内視鏡を使う方法には迅速ウレアーゼ試験・鏡検法・培養法があり内視鏡による採取した胃の組織を用います。
内視鏡を使わない方法には抗体測定(採血)尿素呼気試験(呼気)その他の検査として便を調べてピロリ菌感染を判定する方法もあります。
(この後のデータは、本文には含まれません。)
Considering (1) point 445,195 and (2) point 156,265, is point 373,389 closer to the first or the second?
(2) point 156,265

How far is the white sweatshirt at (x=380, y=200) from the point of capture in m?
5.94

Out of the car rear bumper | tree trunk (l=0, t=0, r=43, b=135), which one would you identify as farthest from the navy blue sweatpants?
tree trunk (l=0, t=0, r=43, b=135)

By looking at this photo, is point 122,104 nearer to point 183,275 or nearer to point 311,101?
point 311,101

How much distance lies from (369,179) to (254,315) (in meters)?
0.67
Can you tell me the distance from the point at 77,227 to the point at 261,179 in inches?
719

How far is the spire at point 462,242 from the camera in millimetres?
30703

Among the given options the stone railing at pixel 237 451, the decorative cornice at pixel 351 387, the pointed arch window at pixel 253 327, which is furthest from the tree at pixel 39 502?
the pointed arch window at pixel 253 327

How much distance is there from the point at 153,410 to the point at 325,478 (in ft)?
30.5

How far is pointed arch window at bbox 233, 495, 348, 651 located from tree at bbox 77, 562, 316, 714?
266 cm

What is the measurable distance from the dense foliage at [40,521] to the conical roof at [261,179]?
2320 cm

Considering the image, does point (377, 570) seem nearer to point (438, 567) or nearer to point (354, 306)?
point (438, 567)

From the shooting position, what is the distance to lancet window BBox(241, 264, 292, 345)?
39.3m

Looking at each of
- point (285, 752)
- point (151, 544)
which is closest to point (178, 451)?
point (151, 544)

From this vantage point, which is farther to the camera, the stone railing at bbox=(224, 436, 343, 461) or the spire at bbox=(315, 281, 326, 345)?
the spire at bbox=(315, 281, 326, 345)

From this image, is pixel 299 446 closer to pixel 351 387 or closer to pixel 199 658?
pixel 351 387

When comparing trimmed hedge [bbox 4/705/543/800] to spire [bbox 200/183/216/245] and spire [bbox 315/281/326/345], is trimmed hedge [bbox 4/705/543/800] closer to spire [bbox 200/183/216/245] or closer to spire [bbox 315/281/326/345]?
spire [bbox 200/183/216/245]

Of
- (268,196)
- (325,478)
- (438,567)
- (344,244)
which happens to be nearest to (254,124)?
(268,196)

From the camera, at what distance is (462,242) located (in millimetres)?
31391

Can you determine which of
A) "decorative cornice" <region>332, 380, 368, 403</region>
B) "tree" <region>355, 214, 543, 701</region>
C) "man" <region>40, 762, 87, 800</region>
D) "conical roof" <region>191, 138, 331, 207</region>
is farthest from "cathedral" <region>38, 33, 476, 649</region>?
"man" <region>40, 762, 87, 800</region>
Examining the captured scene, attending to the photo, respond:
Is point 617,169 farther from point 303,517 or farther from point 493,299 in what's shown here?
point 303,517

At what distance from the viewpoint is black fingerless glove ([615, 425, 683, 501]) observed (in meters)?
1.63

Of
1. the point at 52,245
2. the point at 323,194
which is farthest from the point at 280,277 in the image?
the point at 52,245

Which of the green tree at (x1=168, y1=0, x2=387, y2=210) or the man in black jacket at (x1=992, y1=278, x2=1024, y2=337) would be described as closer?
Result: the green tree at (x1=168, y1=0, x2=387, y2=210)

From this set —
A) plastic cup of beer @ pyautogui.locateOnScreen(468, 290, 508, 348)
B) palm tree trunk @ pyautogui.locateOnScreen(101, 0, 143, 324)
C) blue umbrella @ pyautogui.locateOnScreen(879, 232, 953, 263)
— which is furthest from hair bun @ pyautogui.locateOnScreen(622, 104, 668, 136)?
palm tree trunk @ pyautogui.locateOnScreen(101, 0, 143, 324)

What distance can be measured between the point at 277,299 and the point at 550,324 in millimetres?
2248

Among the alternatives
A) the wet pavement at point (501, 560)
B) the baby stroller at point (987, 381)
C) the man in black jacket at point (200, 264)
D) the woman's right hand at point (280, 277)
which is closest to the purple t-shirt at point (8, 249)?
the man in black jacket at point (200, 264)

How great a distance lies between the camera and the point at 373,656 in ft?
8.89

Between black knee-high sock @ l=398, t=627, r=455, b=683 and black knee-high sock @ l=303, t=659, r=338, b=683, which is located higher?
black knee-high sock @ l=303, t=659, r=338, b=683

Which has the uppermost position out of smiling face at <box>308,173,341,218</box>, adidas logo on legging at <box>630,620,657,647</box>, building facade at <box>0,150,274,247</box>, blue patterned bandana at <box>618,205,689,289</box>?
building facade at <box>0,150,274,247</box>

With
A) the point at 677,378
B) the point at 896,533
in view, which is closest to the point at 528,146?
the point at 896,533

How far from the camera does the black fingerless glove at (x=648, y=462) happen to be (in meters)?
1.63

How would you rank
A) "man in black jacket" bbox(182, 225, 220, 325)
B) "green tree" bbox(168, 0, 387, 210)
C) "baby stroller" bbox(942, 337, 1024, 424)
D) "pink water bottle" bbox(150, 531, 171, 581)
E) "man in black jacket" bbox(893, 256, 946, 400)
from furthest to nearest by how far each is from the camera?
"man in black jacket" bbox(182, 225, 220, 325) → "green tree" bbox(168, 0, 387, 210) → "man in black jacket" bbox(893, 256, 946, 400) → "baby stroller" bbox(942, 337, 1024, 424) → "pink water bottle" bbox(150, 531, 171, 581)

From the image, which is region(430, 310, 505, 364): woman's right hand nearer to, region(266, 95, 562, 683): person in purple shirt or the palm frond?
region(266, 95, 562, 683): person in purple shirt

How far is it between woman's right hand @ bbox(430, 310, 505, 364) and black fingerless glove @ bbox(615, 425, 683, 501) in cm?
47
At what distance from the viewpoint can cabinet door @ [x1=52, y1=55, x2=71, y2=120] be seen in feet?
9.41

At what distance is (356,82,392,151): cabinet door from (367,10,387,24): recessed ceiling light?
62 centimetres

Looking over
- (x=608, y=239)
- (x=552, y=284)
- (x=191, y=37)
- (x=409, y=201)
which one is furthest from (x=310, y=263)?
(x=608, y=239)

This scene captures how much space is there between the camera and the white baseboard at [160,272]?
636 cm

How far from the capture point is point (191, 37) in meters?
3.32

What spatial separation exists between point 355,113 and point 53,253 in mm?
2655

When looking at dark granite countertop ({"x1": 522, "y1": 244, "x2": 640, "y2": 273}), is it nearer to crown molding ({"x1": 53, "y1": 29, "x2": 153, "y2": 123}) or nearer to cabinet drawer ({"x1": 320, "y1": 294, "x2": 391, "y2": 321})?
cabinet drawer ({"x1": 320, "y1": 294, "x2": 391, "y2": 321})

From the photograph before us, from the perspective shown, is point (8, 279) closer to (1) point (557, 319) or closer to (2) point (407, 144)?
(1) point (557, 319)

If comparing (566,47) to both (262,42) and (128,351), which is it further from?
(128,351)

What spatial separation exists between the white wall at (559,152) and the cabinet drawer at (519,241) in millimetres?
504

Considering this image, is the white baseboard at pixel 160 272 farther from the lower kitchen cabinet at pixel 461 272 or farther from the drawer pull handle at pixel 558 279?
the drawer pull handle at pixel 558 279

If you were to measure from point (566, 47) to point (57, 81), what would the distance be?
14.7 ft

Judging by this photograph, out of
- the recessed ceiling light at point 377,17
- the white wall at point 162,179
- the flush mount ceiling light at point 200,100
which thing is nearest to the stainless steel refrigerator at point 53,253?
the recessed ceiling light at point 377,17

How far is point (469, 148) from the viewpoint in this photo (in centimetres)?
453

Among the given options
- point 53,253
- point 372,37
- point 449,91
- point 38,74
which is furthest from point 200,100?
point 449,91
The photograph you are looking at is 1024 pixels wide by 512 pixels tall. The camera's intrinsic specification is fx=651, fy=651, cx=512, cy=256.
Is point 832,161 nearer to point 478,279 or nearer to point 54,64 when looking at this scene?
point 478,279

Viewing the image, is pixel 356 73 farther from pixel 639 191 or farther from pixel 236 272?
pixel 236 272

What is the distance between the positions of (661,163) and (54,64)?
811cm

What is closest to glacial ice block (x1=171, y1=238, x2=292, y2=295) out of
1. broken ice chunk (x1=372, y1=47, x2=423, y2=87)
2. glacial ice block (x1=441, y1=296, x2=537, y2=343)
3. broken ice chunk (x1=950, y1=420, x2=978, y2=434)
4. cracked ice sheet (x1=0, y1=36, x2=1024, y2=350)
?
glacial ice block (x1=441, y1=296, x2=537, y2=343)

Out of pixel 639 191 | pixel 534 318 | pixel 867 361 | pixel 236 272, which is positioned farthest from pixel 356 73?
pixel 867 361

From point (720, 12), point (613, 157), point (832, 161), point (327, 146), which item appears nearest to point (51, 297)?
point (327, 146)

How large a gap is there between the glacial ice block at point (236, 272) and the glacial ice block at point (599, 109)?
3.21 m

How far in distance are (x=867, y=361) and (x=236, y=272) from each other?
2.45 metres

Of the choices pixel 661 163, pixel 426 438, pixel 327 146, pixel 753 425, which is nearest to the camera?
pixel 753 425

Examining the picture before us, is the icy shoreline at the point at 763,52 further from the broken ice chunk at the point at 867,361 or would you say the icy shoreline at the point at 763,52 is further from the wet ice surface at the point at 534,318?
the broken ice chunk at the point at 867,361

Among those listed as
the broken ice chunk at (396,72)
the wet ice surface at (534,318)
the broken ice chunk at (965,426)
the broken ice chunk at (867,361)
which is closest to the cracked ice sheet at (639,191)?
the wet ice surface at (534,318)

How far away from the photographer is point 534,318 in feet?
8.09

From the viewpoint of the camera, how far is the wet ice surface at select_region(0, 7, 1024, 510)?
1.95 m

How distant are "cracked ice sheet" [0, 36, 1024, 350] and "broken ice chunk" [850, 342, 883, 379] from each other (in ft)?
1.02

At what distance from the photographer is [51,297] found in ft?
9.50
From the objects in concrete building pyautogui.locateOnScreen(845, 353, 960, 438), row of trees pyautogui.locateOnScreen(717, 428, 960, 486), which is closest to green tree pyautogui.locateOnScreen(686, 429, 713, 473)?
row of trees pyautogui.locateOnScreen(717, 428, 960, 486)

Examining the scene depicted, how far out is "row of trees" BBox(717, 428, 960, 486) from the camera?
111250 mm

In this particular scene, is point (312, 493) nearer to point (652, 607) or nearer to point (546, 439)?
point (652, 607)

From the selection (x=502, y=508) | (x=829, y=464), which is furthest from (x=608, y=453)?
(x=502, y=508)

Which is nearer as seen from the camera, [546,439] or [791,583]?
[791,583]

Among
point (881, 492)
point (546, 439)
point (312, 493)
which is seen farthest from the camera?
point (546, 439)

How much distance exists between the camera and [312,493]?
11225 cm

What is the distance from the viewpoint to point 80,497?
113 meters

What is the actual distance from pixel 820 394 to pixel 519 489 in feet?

ピロリ菌の検査で陽性と判断されたらどうするのですか?

『除菌療法』を行います。ピロリ菌に感染しているすべての人が除菌療法を受けなければならないわけではありませんが、胃潰瘍や十二指腸潰瘍の人が感染している場合主治医と相談し、除菌療法を行います。


除菌療法でどんなことをするのですか?

ピロリ菌の除菌療法とは2種類の『抗生物質』と『胃酸の分泌を抑える薬』の合計3剤を同時に1日2回7日間服用する治療法です。


除菌療法が終了したらどうするのですか?

終了したあと4週間以上経過してからピロリ菌が除菌できたかどうかもう一度検査する必要があります。
1回目の除菌の不成功の場合は別のお薬で再除菌します。除菌療法の成功により潰瘍の再発を約10%まで低減することが知られています『成功率は約80%です』


除菌療法の副作用ってありますか?

出現率は10~30%前後で一番多い副作用は軟便・下痢です。その他に味覚異常・口内炎などがあります。服用を中止すると症状は改善するため腹痛や血便などがなければ原則として服薬を継続します。ただし抗生剤(ペニシリン)を使用しますのでペニシリンアレルギーなどのある方は必ず申し出て下さい。


ピロリ菌の検査や除菌療法についてはご遠慮なく主治医にご相談ください。ご自身の健康を維持させるためにもぜひ定期検査を受けましょう。